Los niños vestían ambos iguales, con una ropa idéntica, pantalones cortos azules y camisetas de rayas horizontales rojas y blancas. No debían de tener edades muy diferentes a las de los de la casa. Parecían muy educados, por su inexpresividad y compostura. Apenas se movían, intimidados por los de su edad, morenos y tiznados de suciedad.

- José, pasa – anunció Rosa -, no te quedes ahí. Este es mi marido.

La pareja puso toda su atención en el hombre, al que saludaron efusivamente.

Rosa estaba relajadísima, José no creía que fuese la misma persona que dejó minutos atrás. Sus miedos habían desaparecido por completo. Atendía con una amplia sonrisa a los visitantes, tal vez contagiada por las de aquellos.

- Es un matrimonio de Bélgica. Monsieur y madame Dumont. Van camino de Málaga y han decidido detenerse a descansar aquí unos días. Preguntan si tenemos habitaciones libres.
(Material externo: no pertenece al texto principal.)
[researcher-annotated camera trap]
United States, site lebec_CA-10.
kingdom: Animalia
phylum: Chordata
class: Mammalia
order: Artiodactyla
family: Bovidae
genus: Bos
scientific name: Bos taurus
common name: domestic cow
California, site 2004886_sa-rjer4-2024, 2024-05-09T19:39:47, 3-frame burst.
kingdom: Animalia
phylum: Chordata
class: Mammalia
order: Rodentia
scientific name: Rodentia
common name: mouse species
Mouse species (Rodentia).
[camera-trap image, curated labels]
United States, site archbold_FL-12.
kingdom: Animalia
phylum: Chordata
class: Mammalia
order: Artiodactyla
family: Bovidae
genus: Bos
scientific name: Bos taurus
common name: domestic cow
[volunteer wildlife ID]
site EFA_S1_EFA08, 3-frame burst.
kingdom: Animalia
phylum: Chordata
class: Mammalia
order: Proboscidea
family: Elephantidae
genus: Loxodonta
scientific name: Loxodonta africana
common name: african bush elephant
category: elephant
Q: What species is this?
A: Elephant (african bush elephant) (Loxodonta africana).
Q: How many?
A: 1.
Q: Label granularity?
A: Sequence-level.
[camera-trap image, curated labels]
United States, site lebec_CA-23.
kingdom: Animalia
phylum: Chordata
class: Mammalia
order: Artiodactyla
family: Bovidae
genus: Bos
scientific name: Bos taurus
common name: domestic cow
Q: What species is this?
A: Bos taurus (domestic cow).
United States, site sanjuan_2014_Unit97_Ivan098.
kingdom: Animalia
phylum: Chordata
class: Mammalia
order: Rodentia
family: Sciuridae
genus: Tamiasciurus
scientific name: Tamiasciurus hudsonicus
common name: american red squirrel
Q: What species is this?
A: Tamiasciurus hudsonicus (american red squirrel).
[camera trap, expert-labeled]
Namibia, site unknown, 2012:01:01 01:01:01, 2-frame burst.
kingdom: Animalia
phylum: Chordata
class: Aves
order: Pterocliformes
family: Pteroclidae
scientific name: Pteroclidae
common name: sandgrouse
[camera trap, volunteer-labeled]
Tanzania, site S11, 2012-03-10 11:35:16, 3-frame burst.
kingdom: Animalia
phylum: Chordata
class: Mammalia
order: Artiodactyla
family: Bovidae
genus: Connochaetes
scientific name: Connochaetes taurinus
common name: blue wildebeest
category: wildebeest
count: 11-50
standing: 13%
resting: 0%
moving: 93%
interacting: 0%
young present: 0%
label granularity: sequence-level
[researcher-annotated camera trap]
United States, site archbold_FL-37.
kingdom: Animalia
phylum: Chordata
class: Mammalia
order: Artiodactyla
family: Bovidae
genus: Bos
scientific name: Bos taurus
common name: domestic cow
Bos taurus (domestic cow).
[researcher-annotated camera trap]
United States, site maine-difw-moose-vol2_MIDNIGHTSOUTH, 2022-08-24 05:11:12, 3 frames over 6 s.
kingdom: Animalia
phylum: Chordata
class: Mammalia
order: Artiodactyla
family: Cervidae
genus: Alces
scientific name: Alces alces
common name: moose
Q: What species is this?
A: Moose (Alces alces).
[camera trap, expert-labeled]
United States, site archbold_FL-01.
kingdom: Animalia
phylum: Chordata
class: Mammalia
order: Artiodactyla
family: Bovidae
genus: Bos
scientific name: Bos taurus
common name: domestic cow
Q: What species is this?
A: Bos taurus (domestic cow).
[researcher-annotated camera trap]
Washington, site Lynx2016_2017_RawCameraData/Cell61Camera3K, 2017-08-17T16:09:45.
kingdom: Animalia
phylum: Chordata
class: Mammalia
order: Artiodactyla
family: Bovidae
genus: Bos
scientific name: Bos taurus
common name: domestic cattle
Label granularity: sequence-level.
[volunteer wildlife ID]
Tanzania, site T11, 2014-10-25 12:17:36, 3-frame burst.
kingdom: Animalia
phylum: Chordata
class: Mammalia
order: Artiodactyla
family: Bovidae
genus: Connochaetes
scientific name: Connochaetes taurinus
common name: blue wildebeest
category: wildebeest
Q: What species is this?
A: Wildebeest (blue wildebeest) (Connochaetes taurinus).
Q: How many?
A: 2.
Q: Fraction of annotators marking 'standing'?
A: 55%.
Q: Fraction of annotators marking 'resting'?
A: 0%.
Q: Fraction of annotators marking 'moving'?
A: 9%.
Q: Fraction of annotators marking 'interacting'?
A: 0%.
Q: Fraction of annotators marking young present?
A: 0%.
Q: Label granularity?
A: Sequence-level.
- Encantada. Mucho gusto – dijo la mujer, en un castellano entrecortado. El marido de ésta balanceo cordialmente la cabeza varias veces, y ella continuó hablando –. Es un sitio muy bonito. Son muy bellas las vistas al mar en esta parte. Nos gustaría descansar aquí. ¿Es posible hacerlo? Su mujer ha dicho que tenía que consultarlo con usted.

José tardó en reaccionar. Estaban produciéndose muchos acontecimientos inesperados en el mismo día. Su mente barajaba posibilidades a toda velocidad. Pero determinó que todo aquello podría beneficiarle no sólo económicamente. Rosa y los niños no se quedarían solos en casa.

- Bienvenidos. Precisamente ahora está la casa libre.

- Eso les he dicho yo – corroboró su mujer.

- Se pueden instalar con toda comodidad en la segunda planta, así podrán disfrutar del paisaje que ofrecen los balcones. ¿Han traído equipaje? – respondió solícito.

- Sí, en el maletero. Son varias maletas.

- Yo se las entraré. Pablo, ven a ayudarme.

Salieron. Monsieur Dumont fue con ellos para hacerse cargo de alguna.

- No se moleste, señor. Ya nos ocupamos el chico y yo. Usted suba con su mujer arriba, que Rosa les enseñará las habitaciones.

Como el extranjero no parecía entender, tuvo que quitarle una que ya había cogido y hacerle señales con las manos y gestos con la cara para que captase la idea. Extrañado primero, pero sonriente después, el belga aceptó la iniciativa del que iba a ser su casero.